Long ago they cut my father’s body open to accept

——-the harvest of a stranger’s heart.

 

When he woke, the hospital room smelled of chrome

——-and disinfectant, and he thought,

 

surely this is paradise, and his palpitations

——-spiked. Somewhere there is a flashlight

 

in the tunnel of your chest, a voice that cries,

——-who’s there, and no one answers. In time,

 

it says less and less, camouflaged in fibers;

——-the beam dims; words go deaf; the gape

 

of the ribcage swallows the Eucharist

——-in silence. Who is left to say where the stranger

 

draws its boundaries. Vein after vein

——-nets the vital muscle, and even the blood

 

of the incision is, as they say, connective tissue.

——-The bruise shade of the liver,

 

the spleen, the thyroid that is an outpost of the brain,

——-they are all braided like strangers

 

at the foot of a tower on fire. Like anger

——-flowing into anger and who can tell them apart.

 

 

 

——-4.

 

 

America has no face. Or none I know. Let me begin again.

——-It is neither driver nor the mother

 

on the bus who pulls the string, not the chime,

——-not the echo, never the house

 

particular with debt and pills and bad news

——-from Ferguson or Beirut or some such holy land,

 

and the candidate who would wear our features says,

I open my heart, but homes are homes,

 

and I turn on him and lock my door behind me.

——-A Christian nation has no Christ,

 

and Christ no nation. Or none I know.

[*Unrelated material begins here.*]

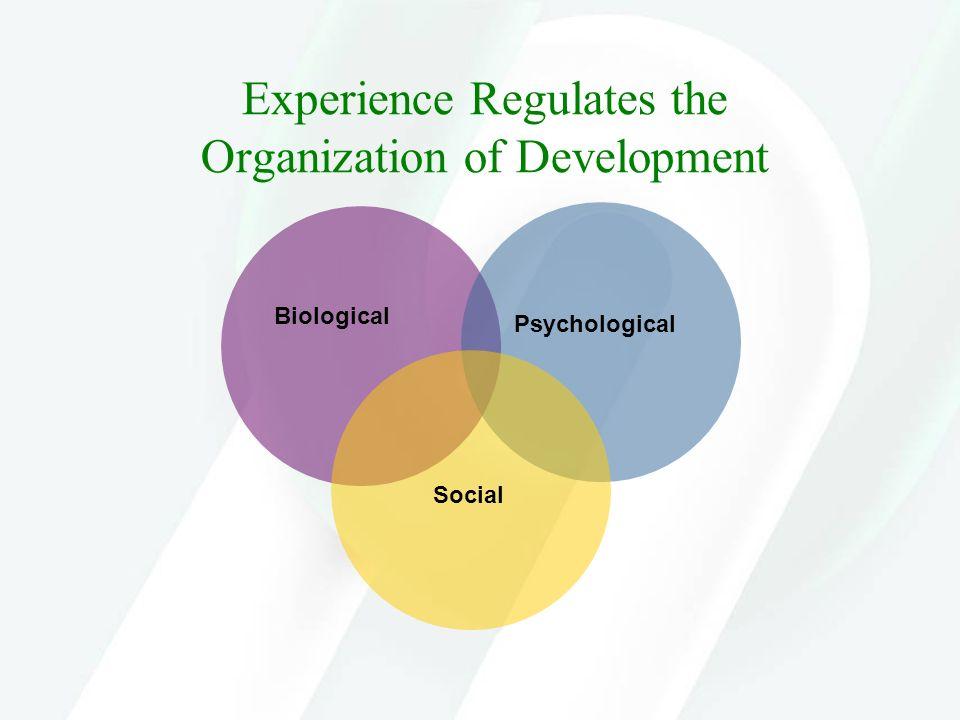 Experience Regulates the Organization of Development Biological Psychological Social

I am looking

——-for a better song. I cast my vote

 

into the water to watch it slice across the larger picture.

——-One nation under God, a child says.

 

Beneath her hand, the anonymity of the personal,

——-the vital muscle, the fist, the first

 

to fear, the last to explain. Lord of the body,

——-peerless, eyeless, compelled.

 

I search the names on the ballot for the nameless.

——-I make my pledge.

 

 

——-5.

 

 

To judge another’s words by what we know about the speaker

——-is to know neither speaker nor word.

 

So says a schoolbook a boy finds boring

——-and then he gets a beating from two strangers,

 

and as he hangs by his hair in the grasp of one,

——-he says nothing, he is losing faith in words,

 

he goes home and, once again, nothing, and over dinner,

——-nothing, and night after night, he lies

 

awake, and nothing comes. I am looking for a better song,

——-the kind that moves across the borders

 

in the old language. Or wades against the water

——-beneath the guns of the lookout, and what remains is

 

the vast unfathomed reaches of a sky. I am sorry

——-for everything I did and did not do,

 

I told my father in the end, and he was confused.

——-I still see that face among the many he wore,

 

buried in a music I could not hear, and I needed

——-my own to hear it. It felt enormous, this tune, and I

 

was small and smaller, and he was crossing over,

——-and he looked at me, my grief, as if it were a stranger.

 

 

 

——-6.

 

 

In the song of the Eucharist of imagined life,

——-a girl stares into the camera, and the liquidation

 

of eyes and money spills from the anonymity

——-of the personal into the great collection plate.

 

Protesters take their guitars to the river, and one

——-tune flows into another, and whatever music does

 

and does not do, the girl who sings feels small and smaller,

——-and who are we to know. Somewhere

 

a theorist is writing a paper and feels it too: the longing

——-for greater detail, larger scope. Somewhere

 

a man eats the bread and feels absolved and little

——-changes or all things small and who are we to know.

 

Begin with a face. Yours or another’s. Little changes

——-gather downstream, beneath the eyes, and they have seen it,

 

the power of a song, how it just might pull a body through

——-the mirror, out some painful story or door,

 

into another. The refugees’ song carries something

——-of language over the river, and the river closes behind them

 

like a wound. It forgets. And in the song you hear it

——-running. And sometimes in their eyes, you see.